An enterprise must begin by understanding itself, its goals, priorities, stakeholders and their priorities as well as the larger sector within which they operate. Risk mapping must be done against this backdrop to be comprehensive and effective. It must demonstrate the tangible steps that must be taken to protect an organization or a function from defined risks. It must also project the benefits of taking the security measures as well as the dangers of leaving loopholes open.
Once the context is established, an organization must understand the risk landscape. Risks can be broadly categorized as compliance risks, accidents, threats to security, and environmental or economic factors that can impact the functioning of an organization. Each of these affect different processes and functions and may have limited consequences or far reaching impact. It is not enough to just identify possible threats. Risk and security management teams must establish the direct corelation between each threat and business outcomes. Managing security threats and risks is easier and more effective when strategies are integrated with the core business and correlated to the value it brings to the business.
This is especially important when one considers the fact that every measure to manage risks is an investment for the organization that must be sanctioned by various stakeholders. For example, investing in resilience and business continuity solutions for critical operations is a sound risk management strategy to minimize the impact of sudden disruptions. But the decision to invest in these solutions or not cannot be made merely on the basis of general recommendations. Organizations must understand how their operations will be affected in the event of an outage if they don’t have a resiliency and continuity solution in place. Impact on revenues, downtime, missed targets and customer relationships must be weighed against the cost of the recommended risk management solution. And this must form the basis for deciding to invest in a solution or not. Not all risks are made equal and one global compliance and management solution may not be very effective. Risks must be categorized as low impact, medium impact and critical, based on the effect they might have on an organization, and strategies for managing each risk must be decided basis this analysis.

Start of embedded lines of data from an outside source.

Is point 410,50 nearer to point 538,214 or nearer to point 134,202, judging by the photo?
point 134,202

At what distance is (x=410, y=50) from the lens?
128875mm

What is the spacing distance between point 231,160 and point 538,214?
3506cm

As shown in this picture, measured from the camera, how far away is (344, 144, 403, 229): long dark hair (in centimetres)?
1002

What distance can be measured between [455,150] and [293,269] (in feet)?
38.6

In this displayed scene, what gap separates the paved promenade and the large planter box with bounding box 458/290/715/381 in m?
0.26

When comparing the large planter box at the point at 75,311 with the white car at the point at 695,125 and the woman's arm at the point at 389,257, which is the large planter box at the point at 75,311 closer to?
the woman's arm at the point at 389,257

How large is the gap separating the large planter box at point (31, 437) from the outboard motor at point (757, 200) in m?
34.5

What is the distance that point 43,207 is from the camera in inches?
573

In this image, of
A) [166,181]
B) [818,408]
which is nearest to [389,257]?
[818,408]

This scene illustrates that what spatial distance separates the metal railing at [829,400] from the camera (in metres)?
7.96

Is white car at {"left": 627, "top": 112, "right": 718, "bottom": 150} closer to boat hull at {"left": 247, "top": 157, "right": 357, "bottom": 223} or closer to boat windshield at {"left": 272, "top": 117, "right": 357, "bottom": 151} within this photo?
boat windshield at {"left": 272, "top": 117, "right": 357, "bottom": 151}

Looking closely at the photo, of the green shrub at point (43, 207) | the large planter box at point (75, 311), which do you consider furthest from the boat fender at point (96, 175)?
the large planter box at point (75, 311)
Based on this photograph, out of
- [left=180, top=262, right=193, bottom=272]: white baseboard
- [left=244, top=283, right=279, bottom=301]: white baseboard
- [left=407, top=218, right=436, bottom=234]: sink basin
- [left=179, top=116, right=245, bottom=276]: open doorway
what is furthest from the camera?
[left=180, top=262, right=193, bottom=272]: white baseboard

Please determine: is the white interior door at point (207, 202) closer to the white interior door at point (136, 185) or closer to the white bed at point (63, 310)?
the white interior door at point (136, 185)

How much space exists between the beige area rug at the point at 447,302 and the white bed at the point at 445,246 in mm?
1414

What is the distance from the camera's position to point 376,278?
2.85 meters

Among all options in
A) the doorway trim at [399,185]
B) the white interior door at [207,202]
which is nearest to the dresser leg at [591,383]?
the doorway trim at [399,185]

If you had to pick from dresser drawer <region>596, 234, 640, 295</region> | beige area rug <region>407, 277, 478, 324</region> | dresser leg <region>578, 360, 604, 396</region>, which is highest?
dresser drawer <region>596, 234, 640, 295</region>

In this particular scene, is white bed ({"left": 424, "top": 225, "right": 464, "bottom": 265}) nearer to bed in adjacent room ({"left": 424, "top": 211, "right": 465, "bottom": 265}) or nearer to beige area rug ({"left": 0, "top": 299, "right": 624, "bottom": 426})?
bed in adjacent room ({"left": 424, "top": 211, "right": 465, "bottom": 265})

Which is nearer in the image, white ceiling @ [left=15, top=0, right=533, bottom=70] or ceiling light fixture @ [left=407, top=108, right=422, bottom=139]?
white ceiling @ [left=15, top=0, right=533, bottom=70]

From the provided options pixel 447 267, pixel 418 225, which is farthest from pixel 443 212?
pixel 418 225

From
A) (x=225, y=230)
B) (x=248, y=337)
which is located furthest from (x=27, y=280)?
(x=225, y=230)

When it comes to security, the impact of breaches is not confined just to loss of critical data. Every data breach has a direct and immediate impact on an organization’s profitability, share values, brand perception and reputation. Globally, the average cost of a data breach is $3.9 million and in 2019, cybercrime cost businesses over USD 2 trillion in 2019 alone. The impact on reputation, customer trust and even share value is immeasurable. At the same time, investments in security and data protection solutions are expensive and necessitate due consideration of the relationship between the investment made and the level of risk managed. Solutions that offer the best protection are also usually more expensive. When evaluating potential solutions for tightening controls, organizations must consider other factors such as customer satisfaction and trust, the bearing on share values, brand perception, and even the possibility of blocked business services. Risk quantification models such as Factor Analysis of Information Risk (FAIRTM) can help organizations translate data risks into financial risks. FAIR is an international standard quantitative model for information security and operational risk assessment. It helps to understand, analyze, and quantify risk into financial impact and is a comprehensive approach to risk management that takes into account the diverse and deep impact of security breaches and threats.
Today, security and risk management are no longer relegated to the respective departments. They hold pride of place in most boardroom discussions as organizations increasingly understand the implication of breaches and disruptions on their business. Organizations must put in place comprehensive data models that link objectives, business units, requirements, risks and personnel. This will make impact mapping and risk assessments more contextual and effective, both for the security professionals and the executive management.